Here’s what can go wrong when they’re not:
- Billing before credentialing is complete
→ Claims are denied automatically, delaying cash flow. - Failing to track re-credentialing deadlines
→ Results in lost network participation and unpaid claims. - Billing under the wrong provider or with outdated credentials
→ Triggers compliance issues and payer audits. - Separate teams with poor communication
→ Leads to claim errors, missed enrollments, and misaligned payer data.
The consequences range from revenue delays to long-term damage in payer relationships.
Why Practices Choose Integrated Support
Managing credentialing and billing in-house requires expertise, time, and absolute attention to detail. For most practices, especially those growing rapidly or managing multiple providers, this can become overwhelming.

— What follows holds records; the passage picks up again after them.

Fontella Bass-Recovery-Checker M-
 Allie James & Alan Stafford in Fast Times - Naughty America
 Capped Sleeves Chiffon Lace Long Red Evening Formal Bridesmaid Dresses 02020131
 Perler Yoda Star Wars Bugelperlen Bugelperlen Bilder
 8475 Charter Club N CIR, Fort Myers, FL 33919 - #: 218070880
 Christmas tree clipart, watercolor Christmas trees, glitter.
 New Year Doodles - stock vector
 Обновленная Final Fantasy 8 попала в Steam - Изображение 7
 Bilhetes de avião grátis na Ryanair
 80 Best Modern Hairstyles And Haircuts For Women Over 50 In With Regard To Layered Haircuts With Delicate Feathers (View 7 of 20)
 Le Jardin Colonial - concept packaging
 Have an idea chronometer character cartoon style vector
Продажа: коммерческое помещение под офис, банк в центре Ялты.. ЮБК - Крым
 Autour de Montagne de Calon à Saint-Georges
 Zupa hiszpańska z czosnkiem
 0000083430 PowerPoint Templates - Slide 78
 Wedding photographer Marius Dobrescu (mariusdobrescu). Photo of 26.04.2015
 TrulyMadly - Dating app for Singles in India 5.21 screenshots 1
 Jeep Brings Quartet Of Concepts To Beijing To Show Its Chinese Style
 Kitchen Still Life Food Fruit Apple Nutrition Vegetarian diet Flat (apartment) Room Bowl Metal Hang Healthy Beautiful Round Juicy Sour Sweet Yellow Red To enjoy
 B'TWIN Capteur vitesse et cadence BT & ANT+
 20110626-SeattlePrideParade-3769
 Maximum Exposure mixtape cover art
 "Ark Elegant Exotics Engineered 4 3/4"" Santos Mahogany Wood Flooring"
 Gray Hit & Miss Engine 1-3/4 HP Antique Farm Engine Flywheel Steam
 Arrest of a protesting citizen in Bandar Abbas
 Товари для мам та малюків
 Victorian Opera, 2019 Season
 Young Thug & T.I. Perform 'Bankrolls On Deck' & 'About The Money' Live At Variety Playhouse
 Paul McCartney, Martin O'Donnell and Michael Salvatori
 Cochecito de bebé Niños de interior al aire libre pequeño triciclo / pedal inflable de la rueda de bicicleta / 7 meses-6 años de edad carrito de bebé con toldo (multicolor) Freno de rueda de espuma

That’s why a growing number of organizations are choosing to outsource both services under a single partner. An integrated approach offers:
- One point of contact for all credentialing and billing questions
- Tighter control of timelines and documentation
- Unified communication with payers
- Faster provider onboarding
- Improved billing performance and fewer denials
Final Thoughts
Credentialing and medical billing may happen behind the scenes, but they drive everything a practice depends on: access to patients, steady cash flow, and operational success.
Credentialing gets you in the door.
Billing ensures you’re paid for walking through it.
When both systems run smoothly and work in sync, providers are empowered to focus on what they do best — delivering high-quality care. And when they don’t, the business side of healthcare suffers.
To keep your practice compliant, competitive, and financially strong, you need both credentialing and billing handled with care, strategy, and precision.